Where Do Hallucinations Come From? It May Just Be What You’ve Seen

It may be our brains overriding what is there with what it expects to see, according to new research

hallucination pink elephant
Chris Clor/Blend Images/Corbis

Hallucinations, where people see, hear or even smell things that aren’t there, may be more common than you might think. They are "an essential part of the human condition," writes neurologist Oliver Sacks in his book Hallucinations. For decades, that experience has been regarded as a sign that someone is insane (or using drugs), in part because scientsts don't fully understand why people hallucinate. But as they learn more, that misconception is slowly changing.

New research suggests that there’s an imbalance between two kinds of image processing in the mind, reports Julie Beck for The AtlanticVisual hallucinations may arise when the brain relies more heavily on expectations of sight than what can actually be seen.

"Vision is a constructive process—in other words, our brain makes up the world that we 'see'," explains lead author Christoph Teufel from Cardiff University, in a press release. "It fills in the blanks, ignoring the things that don't quite fit, and presents to us an image of the world that has been edited and made to fit with what we expect."

Teufel and his colleagues tested their idea with study partincpants using a set of images that resemble an inkblot test. But Teufel's images were originally pictures converted to black and white and treated with high contrast. A child playing with a puzzle becomes a confusing pattern of black splotches and white spaces.

Where Do Hallucinations Come From? It May Just Be What You've Seen
An example image (left) and the black and white version after processing (right). Christoph Teufel/PNAS

The ability to parse the image out of these confusing pictures shows a greater tendency hallucinate—in essense, a visual system that fills in the blanks more readily.

When the researchers showed the two-tone image to the study participants and asked them to identify people or objects, people who had experienced some psychotic symptoms—such as hallucinations or delusions—but weren't diagnosed with any disorders, were better able to spot the picture in the image than those without.

But even among people without previous psychotic experiences, some were more susceptible to hallucinations. The better performing group all had personality traits placing them at a greater risk for psychosis.

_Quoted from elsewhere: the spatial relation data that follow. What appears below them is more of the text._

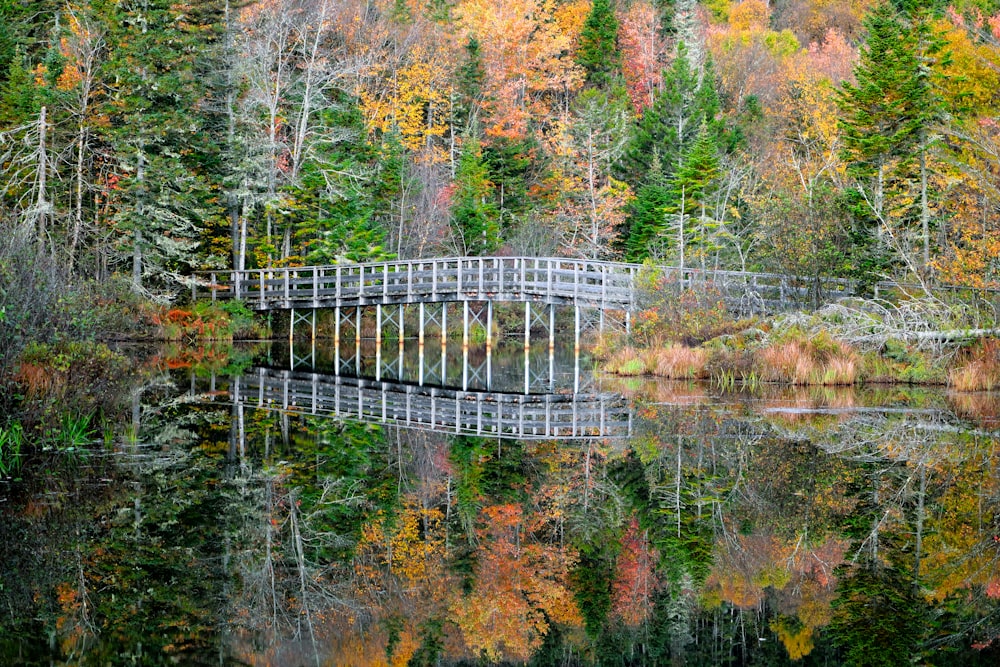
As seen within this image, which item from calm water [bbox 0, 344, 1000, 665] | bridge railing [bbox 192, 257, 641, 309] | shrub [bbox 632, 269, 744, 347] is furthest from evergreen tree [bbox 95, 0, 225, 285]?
calm water [bbox 0, 344, 1000, 665]

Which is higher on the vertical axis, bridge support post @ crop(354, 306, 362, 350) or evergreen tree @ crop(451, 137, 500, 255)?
evergreen tree @ crop(451, 137, 500, 255)

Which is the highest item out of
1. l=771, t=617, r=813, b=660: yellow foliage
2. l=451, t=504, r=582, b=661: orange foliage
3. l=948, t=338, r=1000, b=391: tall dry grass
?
l=948, t=338, r=1000, b=391: tall dry grass

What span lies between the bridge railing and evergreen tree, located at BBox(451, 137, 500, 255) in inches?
124

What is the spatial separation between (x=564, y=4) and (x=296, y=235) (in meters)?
27.7

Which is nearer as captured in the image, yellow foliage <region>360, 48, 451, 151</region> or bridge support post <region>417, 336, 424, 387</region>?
bridge support post <region>417, 336, 424, 387</region>

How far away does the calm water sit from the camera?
5895 millimetres

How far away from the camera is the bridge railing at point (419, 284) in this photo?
2861 cm

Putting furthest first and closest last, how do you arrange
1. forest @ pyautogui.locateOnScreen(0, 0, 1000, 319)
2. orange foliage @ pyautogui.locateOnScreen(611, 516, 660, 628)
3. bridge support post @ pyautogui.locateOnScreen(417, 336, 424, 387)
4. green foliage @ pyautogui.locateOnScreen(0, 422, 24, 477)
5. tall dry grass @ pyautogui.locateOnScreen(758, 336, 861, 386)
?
forest @ pyautogui.locateOnScreen(0, 0, 1000, 319) → bridge support post @ pyautogui.locateOnScreen(417, 336, 424, 387) → tall dry grass @ pyautogui.locateOnScreen(758, 336, 861, 386) → green foliage @ pyautogui.locateOnScreen(0, 422, 24, 477) → orange foliage @ pyautogui.locateOnScreen(611, 516, 660, 628)

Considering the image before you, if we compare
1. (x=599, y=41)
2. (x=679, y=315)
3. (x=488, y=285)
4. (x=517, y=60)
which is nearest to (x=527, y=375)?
(x=679, y=315)

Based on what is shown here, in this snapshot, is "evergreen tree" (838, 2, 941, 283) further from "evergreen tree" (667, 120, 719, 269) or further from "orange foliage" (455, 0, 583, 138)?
"orange foliage" (455, 0, 583, 138)

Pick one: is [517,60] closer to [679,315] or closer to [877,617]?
[679,315]

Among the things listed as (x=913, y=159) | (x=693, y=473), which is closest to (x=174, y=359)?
(x=693, y=473)

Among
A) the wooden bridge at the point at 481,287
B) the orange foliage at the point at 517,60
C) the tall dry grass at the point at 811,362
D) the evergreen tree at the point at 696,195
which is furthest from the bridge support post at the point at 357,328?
the tall dry grass at the point at 811,362

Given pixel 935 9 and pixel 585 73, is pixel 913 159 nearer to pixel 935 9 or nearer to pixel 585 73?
pixel 935 9
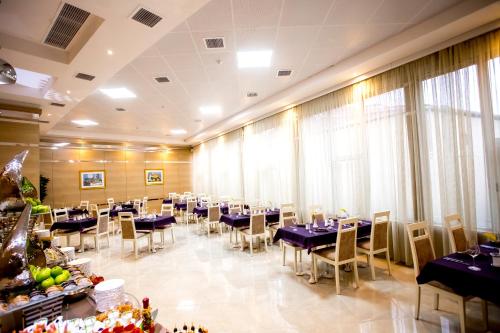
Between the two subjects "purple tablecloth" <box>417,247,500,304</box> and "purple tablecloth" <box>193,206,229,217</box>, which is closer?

These results suggest that there is a spectrum of hallucinations, which could help explain why stress or environment often induces this hallucinatory frame of mind—like space making astronauts hallucinate

While the researchers frame their discussion of the results in terms of the emergence of mental illness, the findings are about more that just the emergence of psychosis, another author of the study Naresh Subramaniam explains in the press release. "[T]hese symptoms and experiences do not reflect a 'broken' brain but rather one that is striving—in a very natural way—to make sense of incoming data that are ambiguous."